Martin Hertau, returning captain

© Yann Chavance / Fondation Tara Expéditions

30 October 2016

After a transatlantic crossing and more than 4 months of navigation, Samuel Audrain is relayed as Tara’s captain by Martin Hertau. Throughout the entire Tara Pacific expedition, the 2 sailors will take turns every 5-6 months in this key function.

You’re back on board. What does the position as Tara’s captain involve?

The captain is of course in charge of navigation, safety and maintenance of the vessel. He also makes sure everyone is at their workstation, that work is properly done and there’s contentment on board. All crew members have an important role to play and the captain ensures global cohesion. He’s like an orchestra conductor. The education outreach component is also crucial aboard Tara. During the stopovers – whether for visits, receptions or welcoming school groups- there is a real role to play. This is an area I had no expertise in because it has nothing to do with the seafaring profession but it’s at the very heart of the Tara project.

What do you like most about this role?

I really enjoy its versatility – very important aboard the schooner. It’s not just navigation, we also take part in refitting for example. For Tara Pacific, as for other previous expeditions, I’ve been involved since the beginning of the project. On the work site at the beginning of the year, we prepared the schooner for this mission, from the viewpoint of maritime safety, of course, but also for science: this is a multipurpose vessel and we equip it differently according to the mission. Finally, I like Tara’s aura, tangible in many ports of call. I have exceptional memories of the wonderful welcome we received during previous expeditions, in Beirut, Tangier, Naples or St. Pierre and Miquelon: there’s a human dimension that makes it all even more thrilling.

How did the handover in Tahiti go with Samuel?

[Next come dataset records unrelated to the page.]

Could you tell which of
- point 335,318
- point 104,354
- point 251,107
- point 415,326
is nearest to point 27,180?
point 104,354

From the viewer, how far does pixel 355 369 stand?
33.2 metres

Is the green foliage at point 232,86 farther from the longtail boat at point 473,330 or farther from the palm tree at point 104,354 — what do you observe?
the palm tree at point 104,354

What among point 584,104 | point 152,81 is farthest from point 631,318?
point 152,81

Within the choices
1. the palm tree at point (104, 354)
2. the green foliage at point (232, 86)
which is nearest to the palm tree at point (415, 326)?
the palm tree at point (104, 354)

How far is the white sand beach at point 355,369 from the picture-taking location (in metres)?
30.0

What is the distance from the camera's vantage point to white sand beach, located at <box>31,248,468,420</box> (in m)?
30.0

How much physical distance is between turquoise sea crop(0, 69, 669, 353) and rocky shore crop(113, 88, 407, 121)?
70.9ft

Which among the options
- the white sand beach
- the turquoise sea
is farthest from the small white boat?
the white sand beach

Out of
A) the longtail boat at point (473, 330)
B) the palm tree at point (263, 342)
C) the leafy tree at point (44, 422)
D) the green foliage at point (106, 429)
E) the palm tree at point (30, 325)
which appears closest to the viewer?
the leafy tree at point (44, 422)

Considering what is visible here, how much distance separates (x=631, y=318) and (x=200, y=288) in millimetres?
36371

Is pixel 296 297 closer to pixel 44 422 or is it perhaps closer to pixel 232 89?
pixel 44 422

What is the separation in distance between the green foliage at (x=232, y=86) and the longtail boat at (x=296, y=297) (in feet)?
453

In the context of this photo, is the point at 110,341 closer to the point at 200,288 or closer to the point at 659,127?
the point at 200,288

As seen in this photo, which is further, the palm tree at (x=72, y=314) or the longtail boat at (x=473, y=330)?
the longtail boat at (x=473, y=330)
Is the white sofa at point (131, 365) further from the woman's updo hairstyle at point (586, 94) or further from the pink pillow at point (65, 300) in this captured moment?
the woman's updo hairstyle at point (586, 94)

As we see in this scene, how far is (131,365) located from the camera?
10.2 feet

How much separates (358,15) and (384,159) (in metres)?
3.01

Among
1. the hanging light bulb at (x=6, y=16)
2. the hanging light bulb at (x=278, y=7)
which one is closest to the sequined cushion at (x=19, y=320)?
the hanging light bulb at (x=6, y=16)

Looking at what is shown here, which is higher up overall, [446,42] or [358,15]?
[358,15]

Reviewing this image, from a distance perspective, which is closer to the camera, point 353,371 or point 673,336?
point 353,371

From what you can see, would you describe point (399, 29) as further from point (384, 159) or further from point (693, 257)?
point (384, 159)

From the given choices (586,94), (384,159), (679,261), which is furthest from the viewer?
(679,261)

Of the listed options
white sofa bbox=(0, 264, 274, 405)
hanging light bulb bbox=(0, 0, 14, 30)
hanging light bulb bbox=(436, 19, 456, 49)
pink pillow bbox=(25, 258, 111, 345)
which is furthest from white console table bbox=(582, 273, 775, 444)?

When I left the work site at the beginning of the year, many parts – like the new engines and the derrick used to hoist the tender – had only been quickly tested. A lot of new equipment have been added since then, so it was important to check them all with Samuel: learn how the material held up during this half way around the world, what worked well, what needs to be improved, etc. We also talked about scientific protocols, since Samuel and I also participate in diving activities during the entire expedition to help the team in charge of plankton sampling. This is all new to us, and even if it’s really interesting, it also gives us more work and things to integrate. In the end, the handover lasted 2 whole days, and it was rather heavy!